The final stage of mastering any skill requires knowing where, at each moment, to place your attention.

Consider how this Topic applies to shooting.

In shooting, when we talk about "seeing," what we really mean is where our attention is. If I'm seeing the front sight, my attention is directed to the front sight. If I'm looking at the target, my attention is on the target. If I'm conscious of my grip, my attention is in my hands.

Imagine shooting a COF (with iron sights). At "Stand By," place your attention right where your sights will appear. When attention reads the sight picture, the gun fires automatically. From years of training, your attention tracks the front sight back into the notch - bang, a called hit. Since the shot was called a hit, attention quickly moves to find the next target. As soon as the next target's shape or aiming point confirmed, attention comes back to find the sights - just as they are coming into the target. Etc.

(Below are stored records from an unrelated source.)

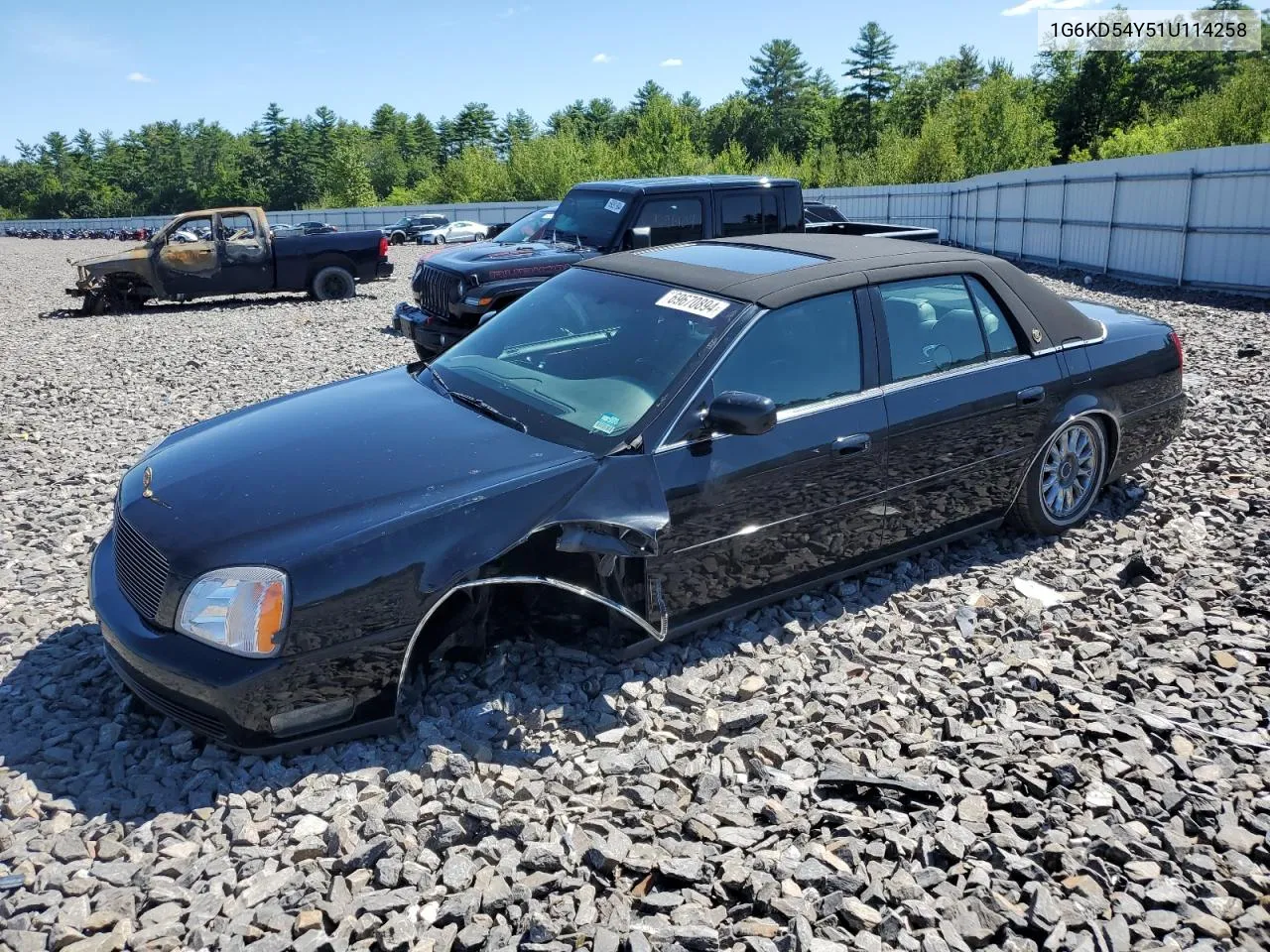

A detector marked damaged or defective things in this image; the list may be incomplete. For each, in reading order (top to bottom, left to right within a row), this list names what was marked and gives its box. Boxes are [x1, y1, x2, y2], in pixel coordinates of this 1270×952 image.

burned pickup truck [64, 207, 389, 313]
burned pickup truck [397, 177, 945, 359]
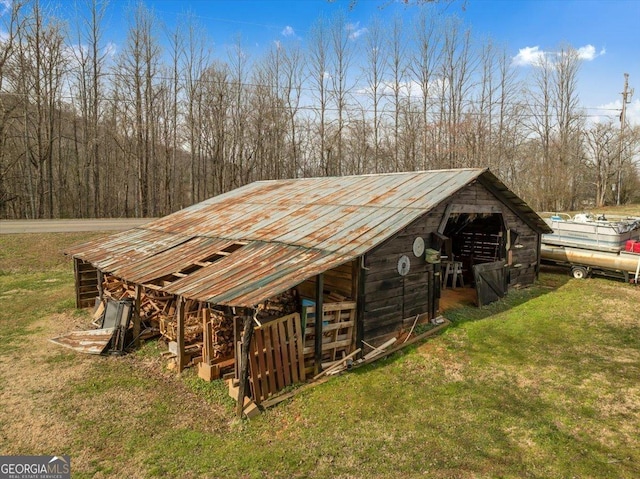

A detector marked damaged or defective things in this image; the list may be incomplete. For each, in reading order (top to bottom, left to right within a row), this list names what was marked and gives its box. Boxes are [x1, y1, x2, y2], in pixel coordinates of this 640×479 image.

rusty metal roof [69, 170, 552, 308]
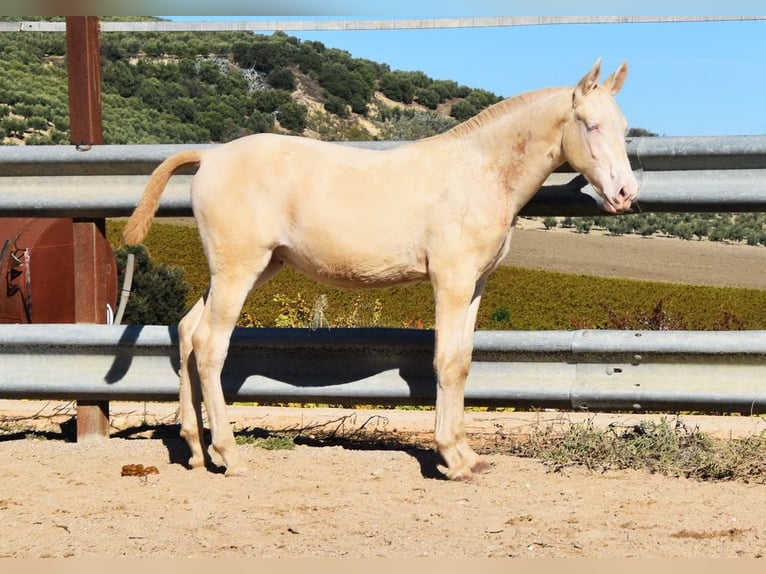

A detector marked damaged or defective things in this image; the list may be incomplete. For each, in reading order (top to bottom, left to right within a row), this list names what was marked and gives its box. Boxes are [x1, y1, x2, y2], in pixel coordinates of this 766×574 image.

rusty metal post [66, 16, 111, 440]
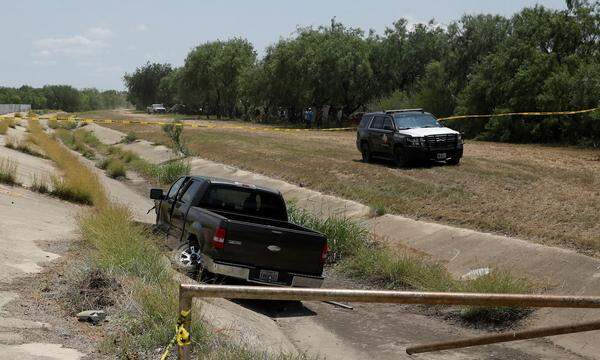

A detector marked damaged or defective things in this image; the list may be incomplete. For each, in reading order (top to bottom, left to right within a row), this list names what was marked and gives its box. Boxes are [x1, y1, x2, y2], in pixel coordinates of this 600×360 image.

rusty metal railing [176, 286, 600, 358]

Thinking, in the midst of activity, is always a loser. There are a couple reasons for this. Thinking is always one step behind the action. And only one thought can be present at any one time.

Whereas with attention, you can be simultaneously aware of what's going on in two or more places.

Shooting groups from the bench example.

Place your attention in your hands as you set up your grip. Then forget the grip. Shift your attention to settling your hands down in the bags and getting a coarse sight picture. Then forget that. Now place all of your attention into establishing perfect sight alignment on the target. The forget that and put all your attention right on the top edge of the front sight. See it razor sharp! Then leaving 10% of your attention there - more as a monitoring than a correcting factor - direct the remaining 90% of your attention to feeling the weight of the trigger on the pad of your finger steadily increase without stopping or hesitating until the shot breaks.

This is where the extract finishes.